Rewrite the configuration text from the words "A scatter-gather iteration can" through "the setName() method.", swapping every "scatter-gather iteration" for "vertex-centric iteration".

++++ TEXT BLOCK

Configuring a Scatter-Gather Iteration

A scatter-gather iteration can be configured using a ScatterGatherConfiguration object. Currently, the following parameters can be specified:

  • Name: The name for the scatter-gather iteration. The name is displayed in logs and messages and can be specified using the setName() method.

  • Parallelism: The parallelism for the iteration. It can be set using the setParallelism() method.

  • Solution set in unmanaged memory: Defines whether the solution set is kept in managed memory (Flink’s internal way of keeping objects in serialized form) or as a simple object map. By default, the solution set runs in managed memory. This property can be set using the setSolutionSetUnmanagedMemory() method.

  • Aggregators: Iteration aggregators can be registered using the registerAggregator() method. An iteration aggregator combines all aggregates globally once per superstep and makes them available in the next superstep. Registered aggregators can be accessed inside the user-defined ScatterFunction and GatherFunction.

  • Broadcast Variables: DataSets can be added as Broadcast Variables to the ScatterFunction and GatherFunction, using the addBroadcastSetForUpdateFunction() and addBroadcastSetForMessagingFunction() methods, respectively.

  • Number of Vertices: Accessing the total number of vertices within the iteration. This property can be set using the setOptNumVertices() method. The number of vertices can then be accessed in the vertex update function and in the messaging function using the getNumberOfVertices() method. If the option is not set in the configuration, this method will return -1.

++++++++
++++ LISTING

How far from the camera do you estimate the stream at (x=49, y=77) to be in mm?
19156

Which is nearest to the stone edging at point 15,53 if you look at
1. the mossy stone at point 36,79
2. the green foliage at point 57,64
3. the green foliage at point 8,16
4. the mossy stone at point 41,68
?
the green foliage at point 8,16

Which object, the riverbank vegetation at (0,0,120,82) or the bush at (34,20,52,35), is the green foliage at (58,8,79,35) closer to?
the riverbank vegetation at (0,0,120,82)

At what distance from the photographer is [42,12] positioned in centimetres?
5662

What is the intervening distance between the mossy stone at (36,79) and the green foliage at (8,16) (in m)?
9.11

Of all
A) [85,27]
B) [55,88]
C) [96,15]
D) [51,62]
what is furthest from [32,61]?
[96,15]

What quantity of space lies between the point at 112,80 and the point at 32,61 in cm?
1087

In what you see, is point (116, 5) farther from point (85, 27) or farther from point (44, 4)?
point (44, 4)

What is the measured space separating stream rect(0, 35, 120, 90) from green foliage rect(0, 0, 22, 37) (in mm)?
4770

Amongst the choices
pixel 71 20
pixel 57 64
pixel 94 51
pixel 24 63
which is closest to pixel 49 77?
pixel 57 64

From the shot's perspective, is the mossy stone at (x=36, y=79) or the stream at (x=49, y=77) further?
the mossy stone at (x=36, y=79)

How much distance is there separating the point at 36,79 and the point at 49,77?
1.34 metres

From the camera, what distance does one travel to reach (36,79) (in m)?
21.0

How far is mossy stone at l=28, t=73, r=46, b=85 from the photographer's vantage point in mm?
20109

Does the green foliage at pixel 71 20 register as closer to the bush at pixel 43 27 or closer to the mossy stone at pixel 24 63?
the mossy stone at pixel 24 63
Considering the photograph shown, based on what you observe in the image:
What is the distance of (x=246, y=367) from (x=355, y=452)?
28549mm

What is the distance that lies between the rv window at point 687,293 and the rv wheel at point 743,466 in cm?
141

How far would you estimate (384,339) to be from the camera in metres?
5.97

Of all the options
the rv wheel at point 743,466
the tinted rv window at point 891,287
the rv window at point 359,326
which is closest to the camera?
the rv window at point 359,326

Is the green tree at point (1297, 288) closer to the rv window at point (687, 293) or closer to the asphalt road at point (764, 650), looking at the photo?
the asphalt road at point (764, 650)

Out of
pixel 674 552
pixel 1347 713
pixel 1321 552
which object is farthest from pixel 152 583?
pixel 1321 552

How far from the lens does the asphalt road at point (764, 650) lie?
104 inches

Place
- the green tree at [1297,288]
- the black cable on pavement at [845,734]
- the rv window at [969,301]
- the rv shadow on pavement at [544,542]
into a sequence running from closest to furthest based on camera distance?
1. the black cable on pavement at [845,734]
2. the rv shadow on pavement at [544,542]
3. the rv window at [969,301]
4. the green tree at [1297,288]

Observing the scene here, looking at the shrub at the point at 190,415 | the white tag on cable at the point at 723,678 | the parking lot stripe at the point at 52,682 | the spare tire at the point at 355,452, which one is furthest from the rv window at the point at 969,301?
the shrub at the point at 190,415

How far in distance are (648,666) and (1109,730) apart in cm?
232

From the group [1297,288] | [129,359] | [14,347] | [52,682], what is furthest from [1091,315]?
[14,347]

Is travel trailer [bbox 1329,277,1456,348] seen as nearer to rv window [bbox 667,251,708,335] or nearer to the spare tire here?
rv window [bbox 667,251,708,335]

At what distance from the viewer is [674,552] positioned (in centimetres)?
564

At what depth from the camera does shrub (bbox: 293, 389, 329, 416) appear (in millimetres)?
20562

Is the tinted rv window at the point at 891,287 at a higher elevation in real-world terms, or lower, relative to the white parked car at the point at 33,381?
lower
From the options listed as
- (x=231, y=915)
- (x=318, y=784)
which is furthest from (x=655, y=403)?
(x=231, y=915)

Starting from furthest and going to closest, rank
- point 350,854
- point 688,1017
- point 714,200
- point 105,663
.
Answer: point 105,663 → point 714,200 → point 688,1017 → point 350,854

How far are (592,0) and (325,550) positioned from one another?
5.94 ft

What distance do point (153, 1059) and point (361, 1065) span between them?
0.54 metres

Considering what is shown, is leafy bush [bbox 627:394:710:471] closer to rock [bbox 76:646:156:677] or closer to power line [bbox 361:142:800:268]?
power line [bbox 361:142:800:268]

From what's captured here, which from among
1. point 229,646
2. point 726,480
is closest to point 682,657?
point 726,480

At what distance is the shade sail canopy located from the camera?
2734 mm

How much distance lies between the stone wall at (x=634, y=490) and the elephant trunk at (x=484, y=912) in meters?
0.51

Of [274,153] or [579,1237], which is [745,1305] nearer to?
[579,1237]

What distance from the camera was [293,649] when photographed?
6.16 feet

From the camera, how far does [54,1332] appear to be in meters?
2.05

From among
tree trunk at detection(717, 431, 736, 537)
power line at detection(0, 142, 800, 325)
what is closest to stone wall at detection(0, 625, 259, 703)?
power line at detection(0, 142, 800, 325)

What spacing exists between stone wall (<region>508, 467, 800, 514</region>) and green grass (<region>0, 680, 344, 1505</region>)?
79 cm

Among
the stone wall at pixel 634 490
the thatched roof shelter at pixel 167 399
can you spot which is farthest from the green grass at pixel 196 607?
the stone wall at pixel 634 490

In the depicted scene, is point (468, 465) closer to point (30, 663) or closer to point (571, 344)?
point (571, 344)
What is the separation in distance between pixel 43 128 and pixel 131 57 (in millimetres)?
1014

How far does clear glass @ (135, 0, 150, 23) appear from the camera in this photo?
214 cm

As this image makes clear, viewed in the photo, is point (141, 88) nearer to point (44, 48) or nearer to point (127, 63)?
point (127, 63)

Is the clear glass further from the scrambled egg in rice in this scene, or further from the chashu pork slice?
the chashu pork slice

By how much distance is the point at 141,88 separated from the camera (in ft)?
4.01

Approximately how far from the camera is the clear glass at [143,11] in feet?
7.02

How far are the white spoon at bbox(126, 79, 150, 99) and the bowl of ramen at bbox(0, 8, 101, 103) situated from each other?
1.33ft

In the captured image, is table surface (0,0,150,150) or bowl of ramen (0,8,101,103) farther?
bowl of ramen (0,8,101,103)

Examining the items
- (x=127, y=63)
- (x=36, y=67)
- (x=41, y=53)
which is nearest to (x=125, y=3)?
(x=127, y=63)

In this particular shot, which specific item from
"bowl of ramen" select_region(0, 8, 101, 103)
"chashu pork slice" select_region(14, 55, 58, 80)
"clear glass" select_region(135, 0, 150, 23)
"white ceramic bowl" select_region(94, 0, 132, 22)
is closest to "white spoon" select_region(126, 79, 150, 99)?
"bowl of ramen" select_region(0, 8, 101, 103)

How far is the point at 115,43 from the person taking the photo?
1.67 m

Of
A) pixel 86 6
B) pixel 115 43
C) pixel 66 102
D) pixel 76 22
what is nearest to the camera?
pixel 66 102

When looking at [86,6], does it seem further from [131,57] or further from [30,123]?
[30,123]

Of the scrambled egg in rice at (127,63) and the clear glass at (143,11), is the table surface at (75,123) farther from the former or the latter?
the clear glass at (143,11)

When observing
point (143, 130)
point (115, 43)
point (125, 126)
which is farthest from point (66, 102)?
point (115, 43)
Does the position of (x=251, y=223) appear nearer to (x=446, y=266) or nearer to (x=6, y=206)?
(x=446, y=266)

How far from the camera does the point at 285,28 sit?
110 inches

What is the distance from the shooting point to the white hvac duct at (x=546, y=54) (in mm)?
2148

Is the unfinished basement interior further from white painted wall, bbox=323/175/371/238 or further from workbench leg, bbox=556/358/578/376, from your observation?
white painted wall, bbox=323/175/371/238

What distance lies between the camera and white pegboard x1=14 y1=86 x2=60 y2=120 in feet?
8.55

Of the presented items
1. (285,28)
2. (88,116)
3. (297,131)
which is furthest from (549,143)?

++++++++

_FINAL ANSWER:_
A vertex-centric iteration can be configured using a ScatterGatherConfiguration object. Currently, the following parameters can be specified:

  • Name: The name for the vertex-centric iteration. The name is displayed in logs and messages and can be specified using the setName() method.